We cashed the daily double, a perfecta, two win, and three place tickets. The palm trees were purple against the flickering sky; the lake in the centerground caught the stars and the moon, and when the surface shuddered in a gust of wind off the Gulf, the water was streaked with quicksilver; I could smell oak trees and moss and night-blooming flowers. Gamblers and lovers pay big dues and enjoy limited consolations. But sometimes they are enough.
* * *
NINE
The sky was pink over the lake at dawn the next day, and I put on my running shoes and tennis shorts and ran five miles along the lakefront with the wind cool in my face and the sun warm on my bare back. I could feel the sweat glaze and dry on my skin in the wind, and the muscles in my chest and legs seemed to have a resiliency and tension and life in them that I hadn't felt in weeks. Seagulls drifted on the air currents above the water's edge, their wings gilded in the sunlight, then they would dip quickly down toward the sand and peck small shellfish from the receding foam.

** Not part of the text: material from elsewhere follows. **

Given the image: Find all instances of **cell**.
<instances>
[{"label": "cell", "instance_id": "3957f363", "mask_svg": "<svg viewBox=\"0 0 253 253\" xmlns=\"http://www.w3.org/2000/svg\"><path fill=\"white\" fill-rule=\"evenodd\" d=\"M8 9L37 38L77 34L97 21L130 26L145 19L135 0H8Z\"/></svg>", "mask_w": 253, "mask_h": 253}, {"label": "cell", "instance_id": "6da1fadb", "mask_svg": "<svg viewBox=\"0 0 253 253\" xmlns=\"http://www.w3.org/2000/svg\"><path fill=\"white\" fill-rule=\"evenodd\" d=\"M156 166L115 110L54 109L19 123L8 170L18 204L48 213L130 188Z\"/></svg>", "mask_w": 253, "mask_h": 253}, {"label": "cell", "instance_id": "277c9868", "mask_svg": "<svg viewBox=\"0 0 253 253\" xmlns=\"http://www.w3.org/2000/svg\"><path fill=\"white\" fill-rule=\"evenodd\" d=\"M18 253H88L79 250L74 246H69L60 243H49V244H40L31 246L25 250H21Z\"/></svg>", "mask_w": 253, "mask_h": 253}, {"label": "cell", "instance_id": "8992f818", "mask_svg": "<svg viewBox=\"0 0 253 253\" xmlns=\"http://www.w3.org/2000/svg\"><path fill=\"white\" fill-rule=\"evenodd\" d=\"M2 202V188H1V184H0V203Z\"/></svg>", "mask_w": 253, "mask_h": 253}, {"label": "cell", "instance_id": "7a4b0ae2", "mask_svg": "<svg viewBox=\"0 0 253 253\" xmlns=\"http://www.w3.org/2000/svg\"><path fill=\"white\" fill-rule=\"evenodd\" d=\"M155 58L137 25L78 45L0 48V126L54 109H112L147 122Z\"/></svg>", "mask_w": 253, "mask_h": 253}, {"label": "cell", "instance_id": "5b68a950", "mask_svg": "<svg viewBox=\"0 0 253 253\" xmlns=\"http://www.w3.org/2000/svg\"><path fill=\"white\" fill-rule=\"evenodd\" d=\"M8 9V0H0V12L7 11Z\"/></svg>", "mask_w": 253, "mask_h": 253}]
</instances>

I waved at families in their cars on the way to church, drank orange juice at a child's street stand under a palm tree, and pounded down the asphalt with a fresh energy, my chest and head charged with blood, my heart strong, the summer morning part of an eternal song.
I could have run five more miles when I got back to the houseboat, but my phone was ringing. I sat on the edge of a chair and wiped my sweating face with a towel while I answered it.